(To-do item) Could you output each line of the material below as a JSON list of strings, one string per line, skipping any blank lines and leaving the pictures out?

Segment Start: Data for this exercise

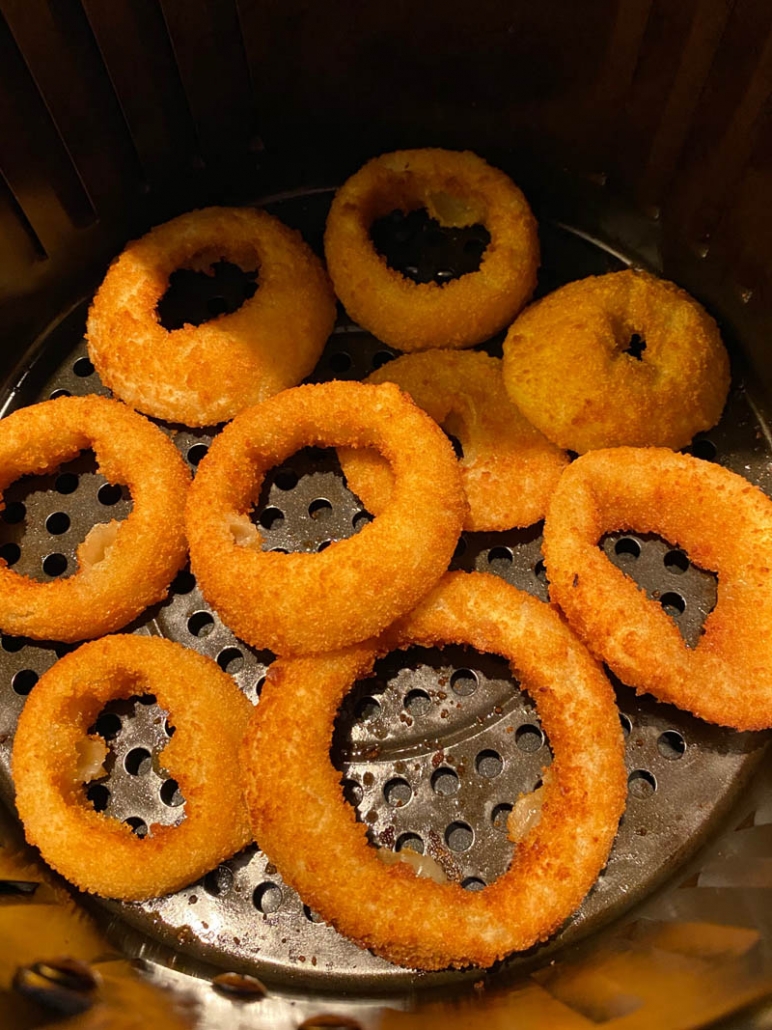 Frozen Onion Rings in the Air Fryer - Sustainable Cooks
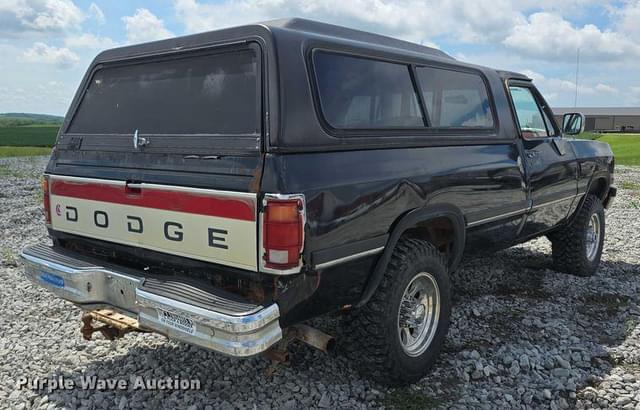 Image of Dodge Ram 250 equipment image 4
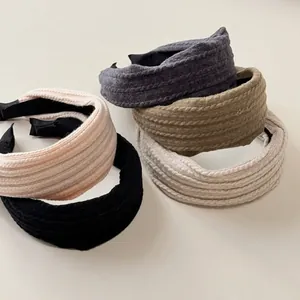 Serre-Tête Large en Tricot Vintage pour Femmes Bandeau à Rayures Épais Lavage du Visage Accessoires de Cheveux Chauds d'Hiver Fait Main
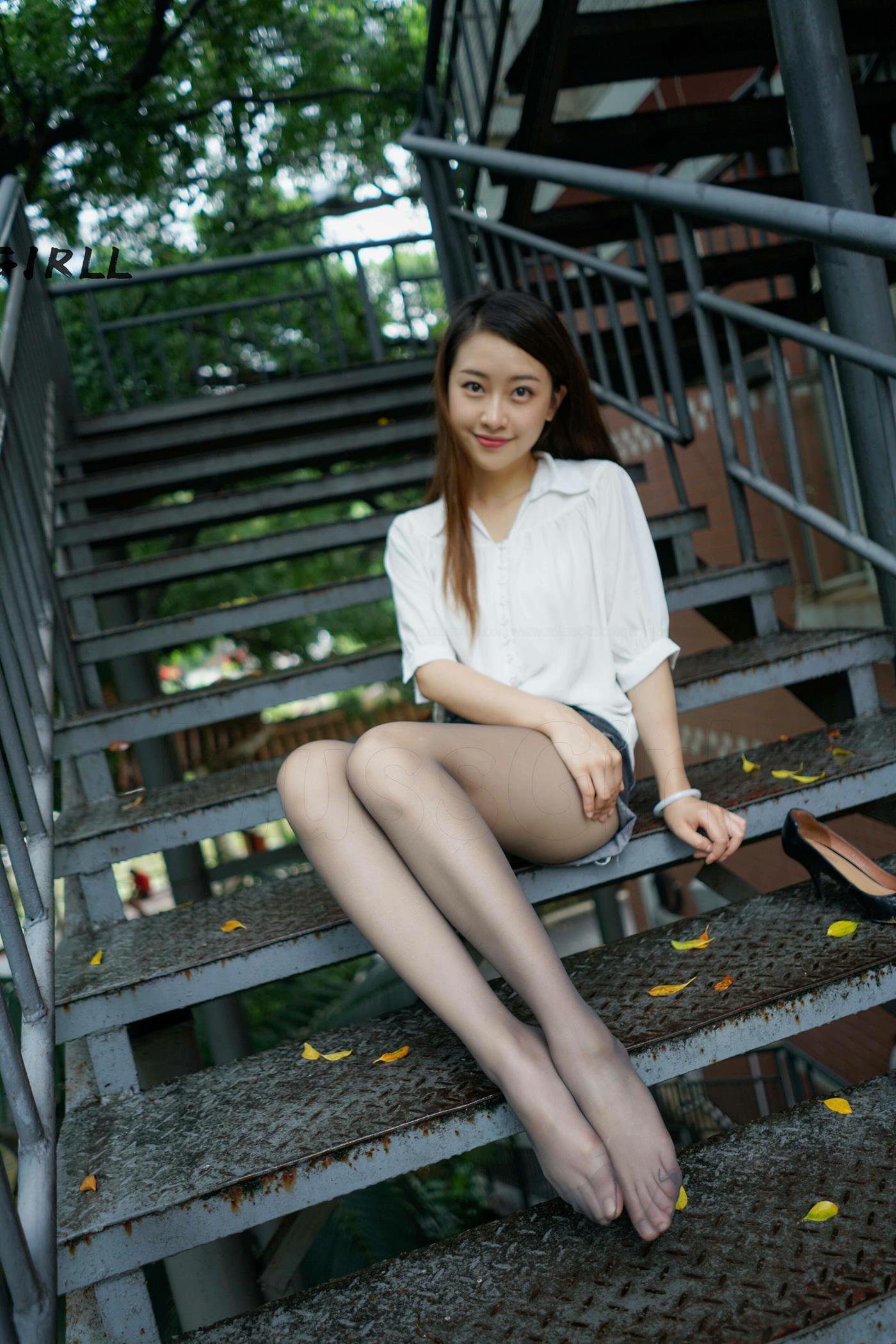 图片[18]-[MussGirl慕丝女郎]NO.274 绿茵楼梯 (2) [51P] – 速更版-美库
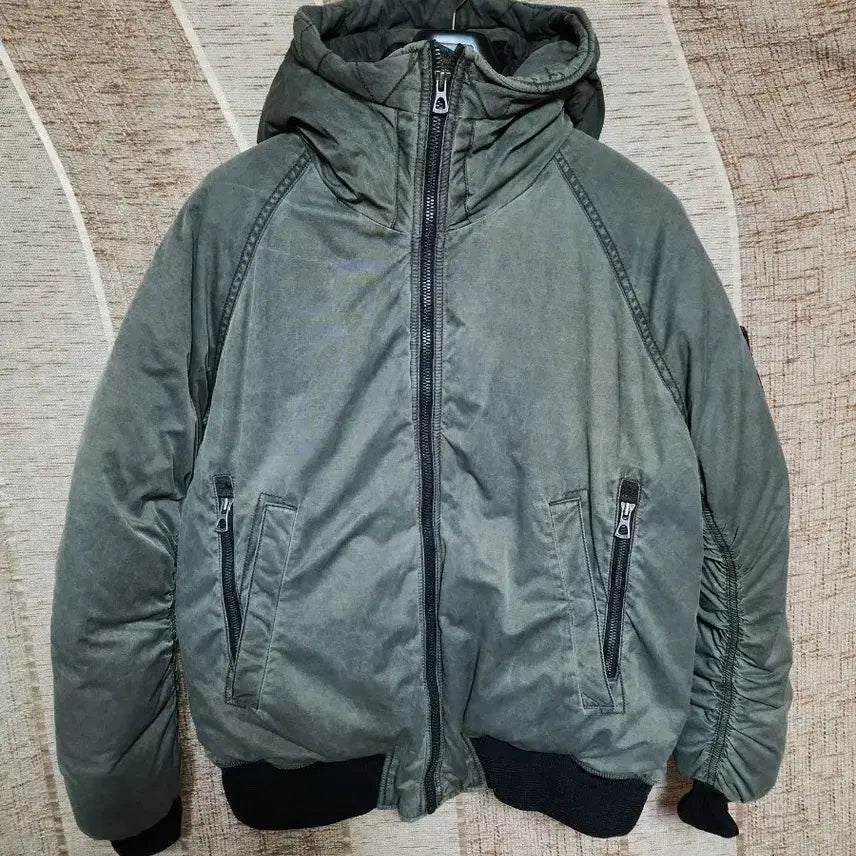 [BUNJANG] Series Bomber Padded Jacket / 시리즈 봄버 패딩 자켓 (100)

Segment End: Data for this exercise

(Finished task)
[
  " Frozen Onion Rings in the Air Fryer - Sustainable Cooks",
  " Image of Dodge Ram 250 equipment image 4",
  " Serre-Tête Large en Tricot Vintage pour Femmes Bandeau à Rayures Épais Lavage du Visage Accessoires de Cheveux Chauds d'Hiver Fait Main",
  " 图片[18]-[MussGirl慕丝女郎]NO.274 绿茵楼梯 (2) [51P] – 速更版-美库",
  " [BUNJANG] Series Bomber Padded Jacket / 시리즈 봄버 패딩 자켓 (100)"
]